QUOTED PASSAGE –
Richard Biener <rguent...@suse.de> writes:
> The following aovids over/under-read of storage when vectorizing
> a non-grouped load with SLP.  Instead of forcing peeling for gaps
> use a smaller load for the last vector which might access excess
> elements.  This builds upon the existing optimization avoiding
> peeling for gaps, generalizing it to all gap widths leaving a
> power-of-two remaining number of elements (but it doesn't replace
> or improve that particular case at this point).
>
> I wonder if the poly relational compares I set up are good enough
> to guarantee /* remain should now be > 0 and < nunits.  */.
>
> There is existing test coverage that runs into /* DR will be unused.  */
> always when the gap is wider than nunits.  Compared to the
> existing gap == nunits/2 case this only adjusts the load that will
> cause the overrun at the end, not every load.  Apart from the
> poly relational compares it should reliably cover these cases but
> I'll leave it for stage1 to remove.
>
> Bootstrapped and tested on x86_64-unknown-linux-gnu, I've also
> built and tested SPEC CPU 2017.
>
> OK?
>
>       PR tree-optimization/112736
>       * tree-vect-stmts.cc (vectorizable_load): Extend optimization
>       to avoid peeling for gaps to handle single-element non-groups
>       we now allow with SLP.
>
>       * gcc.dg/torture/pr112736.c: New testcase.

Mostly LGTM FWIW.  A couple of comments below:

> ---
>  gcc/testsuite/gcc.dg/torture/pr112736.c | 27 ++++++++
>  gcc/tree-vect-stmts.cc                  | 86 ++++++++++++++++++++-----
>  2 files changed, 96 insertions(+), 17 deletions(-)

EXERCISES TO COMPLETE –
1. Rewrite the part of the listing that opens with the line containing "From the vantage" and runs through the end of the listing, substituting "viewer" for "camera" and leaving everything else unchanged.
2. Proceed with the email reply about the vectorizer patch, picking up right after its last line.

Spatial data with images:

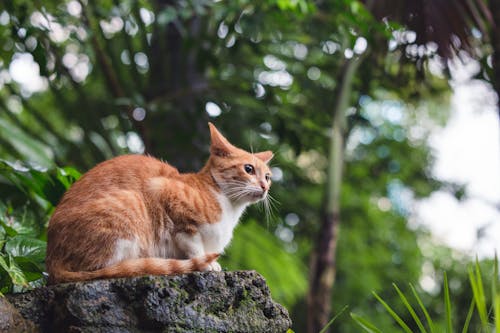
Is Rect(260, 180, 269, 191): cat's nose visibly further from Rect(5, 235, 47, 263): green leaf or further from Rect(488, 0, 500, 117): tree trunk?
Rect(488, 0, 500, 117): tree trunk

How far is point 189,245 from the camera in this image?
242 centimetres

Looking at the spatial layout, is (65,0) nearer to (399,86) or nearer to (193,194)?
(399,86)

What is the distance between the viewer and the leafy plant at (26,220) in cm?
242

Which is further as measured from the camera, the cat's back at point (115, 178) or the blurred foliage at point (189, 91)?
the blurred foliage at point (189, 91)

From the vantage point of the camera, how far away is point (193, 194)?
8.33 feet

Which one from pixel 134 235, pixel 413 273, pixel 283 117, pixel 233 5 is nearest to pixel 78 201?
pixel 134 235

WRITTEN ANSWERS –
1.
From the vantage point of the viewer, how far away is point (193, 194)?
8.33 feet

Which one from pixel 134 235, pixel 413 273, pixel 283 117, pixel 233 5 is nearest to pixel 78 201?
pixel 134 235

2.
>  create mode 100644 gcc/testsuite/gcc.dg/torture/pr112736.c
>
> diff --git a/gcc/testsuite/gcc.dg/torture/pr112736.c 
> b/gcc/testsuite/gcc.dg/torture/pr112736.c
> new file mode 100644
> index 00000000000..6abb56edba3
> --- /dev/null
> +++ b/gcc/testsuite/gcc.dg/torture/pr112736.c
> @@ -0,0 +1,27 @@
> +/* { dg-do run { target *-*-linux* *-*-gnu* *-*-uclinux* } } */
> +
> +#include <sys/mman.h>
> +#include <unistd.h>
> +
> +int a, c[3][5];
> +
> +void __attribute__((noipa))
> +fn1 (int * __restrict b)
> +{
> +  int e;
> +  for (a = 2; a >= 0; a--)
> +    for (e = 0; e < 4; e++)
> +      c[a][e] = b[a];
> +}
> +
> +int main()
> +{
> +  long pgsz = sysconf (_SC_PAGESIZE);
> +  void *p = mmap (NULL, pgsz * 2, PROT_READ|PROT_WRITE,
> +                  MAP_ANONYMOUS|MAP_PRIVATE, 0, 0);
> +  if (p == MAP_FAILED)
> +    return 0;
> +  mprotect (p, pgsz, PROT_NONE);
> +  fn1 (p + pgsz);
> +  return 0;
> +}
> diff --git a/gcc/tree-vect-stmts.cc b/gcc/tree-vect-stmts.cc
> index 390c8472fd6..c03c4c08c9d 100644
> --- a/gcc/tree-vect-stmts.cc
> +++ b/gcc/tree-vect-stmts.cc
> @@ -11465,26 +11465,70 @@ vectorizable_load (vec_info *vinfo,
>                       if (new_vtype != NULL_TREE)
>                         ltype = half_vtype;
>                     }
> +                 /* Try to use a single smaller load when we are about
> +                    to load accesses excess elements compared to the

s/accesses //

> +                    unrolled scalar loop.
> +                    ???  This should cover the above case as well.  */
> +                 else if (known_gt ((vec_num * j + i + 1) * nunits,
> +                                    (group_size * vf - gap)))

At first it seemed odd to be using known_gt rather than maybe_gt here,
given that peeling for gaps is a correctness issue.  But as things stand
this is just an optimisation, and VLA vectors (to whatever extent they're
handled by this code) allegedly work correctly without it.  So I agree
known_gt is correct.  We might need to revisit it when dealing with the
??? though.

> +                   {
> +                     if (known_ge ((vec_num * j + i + 1) * nunits
> +                                   - (group_size * vf - gap), nunits))
> +                       /* DR will be unused.  */
> +                       ltype = NULL_TREE;
> +                     else if (alignment_support_scheme == dr_aligned)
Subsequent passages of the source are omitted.